Periodic Reporting for period 1 - InSPIRe (Innovative Systems to Prevent Ice on Regional Aircraft)
Reporting period: 2018-03-01 to 2019-08-31
The EU CleanSky2 funded research project InSPIRe focusses on designing, developing and manufacturing a demonstrator for the wing ice protection system (WIPS) of the Leonardo regional aircraft concept.
To meet the design and energy constraints, the solution proposed by InSPIRe is geared towards:
i. optimizing the areas that are ice protected and their power distribution in the morphing leading-edge;
ii. optimizing the heater scheduling and the control logic;
iii. exploring the potential for removing the energy intense parting strip to minimize power consumption for a thermal de-ice system to be suitable for a Regional platform;
iv. applying an innovative, light weight, highly reliable and durable electrothermal technology integrated into the LE composite structure.
Performance verification will be pursued by means of an Icing Wind Tunnel (IWT) test campaign to contribute to reaching TRL5 for the selected IPS technologies.
Thermal analysis at the coldest and warmest conditions was performed by ATX for an initial leading-edge composite structure and material layup to obtain first estimates of the maximum total power demand of the WIPS, the maximum internal structural temperature and water runback.

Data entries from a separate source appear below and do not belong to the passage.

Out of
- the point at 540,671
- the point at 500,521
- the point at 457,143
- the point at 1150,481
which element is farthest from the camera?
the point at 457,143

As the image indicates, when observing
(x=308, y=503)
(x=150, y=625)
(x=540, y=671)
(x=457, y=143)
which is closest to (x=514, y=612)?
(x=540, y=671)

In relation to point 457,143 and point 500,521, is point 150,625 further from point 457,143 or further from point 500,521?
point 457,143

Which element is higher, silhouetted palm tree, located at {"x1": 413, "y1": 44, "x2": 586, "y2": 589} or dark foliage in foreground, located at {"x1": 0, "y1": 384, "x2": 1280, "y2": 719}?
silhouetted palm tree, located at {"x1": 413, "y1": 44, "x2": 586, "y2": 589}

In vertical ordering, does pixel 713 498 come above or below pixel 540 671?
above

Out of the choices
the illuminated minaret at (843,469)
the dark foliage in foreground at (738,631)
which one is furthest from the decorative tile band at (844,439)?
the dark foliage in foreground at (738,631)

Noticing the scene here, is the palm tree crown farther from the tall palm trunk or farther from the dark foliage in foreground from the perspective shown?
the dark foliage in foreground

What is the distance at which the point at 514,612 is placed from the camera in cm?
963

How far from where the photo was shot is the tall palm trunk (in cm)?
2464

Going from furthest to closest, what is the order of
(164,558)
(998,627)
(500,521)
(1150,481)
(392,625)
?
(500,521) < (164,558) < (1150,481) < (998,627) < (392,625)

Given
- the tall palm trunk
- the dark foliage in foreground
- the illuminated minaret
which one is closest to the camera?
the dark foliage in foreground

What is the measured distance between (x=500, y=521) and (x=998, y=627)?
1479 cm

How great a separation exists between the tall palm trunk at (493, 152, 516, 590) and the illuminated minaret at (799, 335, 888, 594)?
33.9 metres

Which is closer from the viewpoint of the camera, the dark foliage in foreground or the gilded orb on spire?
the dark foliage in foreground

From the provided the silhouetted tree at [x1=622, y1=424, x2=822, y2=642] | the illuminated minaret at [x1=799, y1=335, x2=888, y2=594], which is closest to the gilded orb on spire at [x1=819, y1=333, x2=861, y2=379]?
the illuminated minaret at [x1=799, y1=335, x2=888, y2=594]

The feasibility of a pure de-icing system with low power demand by removing the always powered parting strip was studied. The first system concept was developed, including the distribution and maximum electrical power density of the heater elements, a basic structure of the WIPS control laws (developed by ATX) and power electronics (developed by AIT).
In WP2, a concept for a morphing leading-edge structure was introduced and InSPIRe adapted its initial IPS concept to integrate its main characteristics, specifically by considering a LE (Leading edge) skin with non-uniform thickness distribution.

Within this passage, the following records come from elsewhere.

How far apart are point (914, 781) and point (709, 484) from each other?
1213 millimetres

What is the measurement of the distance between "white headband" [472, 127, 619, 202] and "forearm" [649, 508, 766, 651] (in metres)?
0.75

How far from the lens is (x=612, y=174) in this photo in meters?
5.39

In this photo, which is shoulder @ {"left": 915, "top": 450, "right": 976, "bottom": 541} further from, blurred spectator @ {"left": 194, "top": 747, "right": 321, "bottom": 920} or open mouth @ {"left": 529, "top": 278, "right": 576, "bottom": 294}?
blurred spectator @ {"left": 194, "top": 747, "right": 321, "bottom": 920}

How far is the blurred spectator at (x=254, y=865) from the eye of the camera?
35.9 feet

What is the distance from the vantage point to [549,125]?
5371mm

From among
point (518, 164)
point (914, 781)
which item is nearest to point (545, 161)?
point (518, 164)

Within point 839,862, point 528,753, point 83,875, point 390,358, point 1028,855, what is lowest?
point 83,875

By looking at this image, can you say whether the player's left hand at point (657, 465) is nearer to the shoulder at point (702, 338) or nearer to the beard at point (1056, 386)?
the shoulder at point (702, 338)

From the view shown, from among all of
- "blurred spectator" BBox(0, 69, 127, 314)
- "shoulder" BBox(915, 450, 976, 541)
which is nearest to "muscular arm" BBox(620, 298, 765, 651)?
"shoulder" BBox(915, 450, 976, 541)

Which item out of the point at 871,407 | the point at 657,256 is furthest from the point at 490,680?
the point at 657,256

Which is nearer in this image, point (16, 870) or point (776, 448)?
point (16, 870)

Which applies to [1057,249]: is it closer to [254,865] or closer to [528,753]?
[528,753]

A concept to integrate the heater layer into a composite LE structure that is compatible with the requirements of the morphing leading edge was developed by the beneficiaries PEAK and VILL and a first prototype has been built to test its manufacturing. The VILL heater layer technology is a carbon based (non-CNT), lightweight, elastic, thin, polymer coating with high power density, up to 120 kW/m², that can be integrated into composite structures and is easily applicable to 3D surfaces. It is tested according to DO-160G, is REACH compliant and has been already tested in the icing wind tunnel (IWT) and in-flight conditions for wing and rotor configurations.

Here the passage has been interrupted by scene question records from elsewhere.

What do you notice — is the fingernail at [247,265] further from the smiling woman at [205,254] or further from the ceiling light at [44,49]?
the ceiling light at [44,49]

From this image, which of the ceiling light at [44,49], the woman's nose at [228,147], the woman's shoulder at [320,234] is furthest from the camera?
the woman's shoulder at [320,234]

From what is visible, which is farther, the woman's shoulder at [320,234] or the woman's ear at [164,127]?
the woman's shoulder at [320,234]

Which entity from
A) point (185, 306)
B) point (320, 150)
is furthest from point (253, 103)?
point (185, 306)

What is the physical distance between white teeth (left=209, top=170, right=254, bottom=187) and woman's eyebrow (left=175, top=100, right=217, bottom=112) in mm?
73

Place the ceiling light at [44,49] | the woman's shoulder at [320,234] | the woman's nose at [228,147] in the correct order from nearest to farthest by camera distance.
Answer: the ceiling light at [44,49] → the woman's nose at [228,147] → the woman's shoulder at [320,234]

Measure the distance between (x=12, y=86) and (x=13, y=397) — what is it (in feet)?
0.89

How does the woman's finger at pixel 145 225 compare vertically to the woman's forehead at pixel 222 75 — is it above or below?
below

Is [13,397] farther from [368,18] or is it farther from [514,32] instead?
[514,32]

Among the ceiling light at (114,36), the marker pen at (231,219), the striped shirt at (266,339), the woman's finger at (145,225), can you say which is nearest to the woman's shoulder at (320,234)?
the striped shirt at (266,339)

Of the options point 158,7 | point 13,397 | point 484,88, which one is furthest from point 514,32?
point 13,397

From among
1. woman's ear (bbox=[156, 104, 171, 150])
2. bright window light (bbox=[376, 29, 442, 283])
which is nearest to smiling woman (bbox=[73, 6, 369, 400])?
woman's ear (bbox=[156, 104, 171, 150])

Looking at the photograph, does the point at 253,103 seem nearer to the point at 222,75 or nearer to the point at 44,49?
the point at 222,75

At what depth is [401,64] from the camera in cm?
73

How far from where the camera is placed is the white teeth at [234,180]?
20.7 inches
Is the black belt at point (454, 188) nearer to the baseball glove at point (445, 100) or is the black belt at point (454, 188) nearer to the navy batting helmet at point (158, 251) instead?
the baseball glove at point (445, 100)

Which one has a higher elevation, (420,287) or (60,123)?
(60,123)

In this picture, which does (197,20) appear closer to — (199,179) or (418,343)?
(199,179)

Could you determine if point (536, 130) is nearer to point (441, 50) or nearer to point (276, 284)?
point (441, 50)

Approximately 20% of the global regional aviation market is concentrated in the EU-27, i.e. short-to-medium haul flights within the EU, characterized by an average flight distance of 600 km and approximately 200 million passengers per year (25% of all passengers flown in the EU in 2016). The targeted low-power WIPS is a key technology for the development of the future more-electric regional aircraft. Adopting such a low-power technology can double the energy efficiency of the aircraft IPS and reduce the total fuel consumption of the aircraft by 0.5%. Thus 5 million tonnes of CO2 per year could be saved by InSPIRe WIPS technology.
Furthermore, the CS2 regional aircraft programme, with InSPIRe as a partner, aims at strengthening the European aviation industry.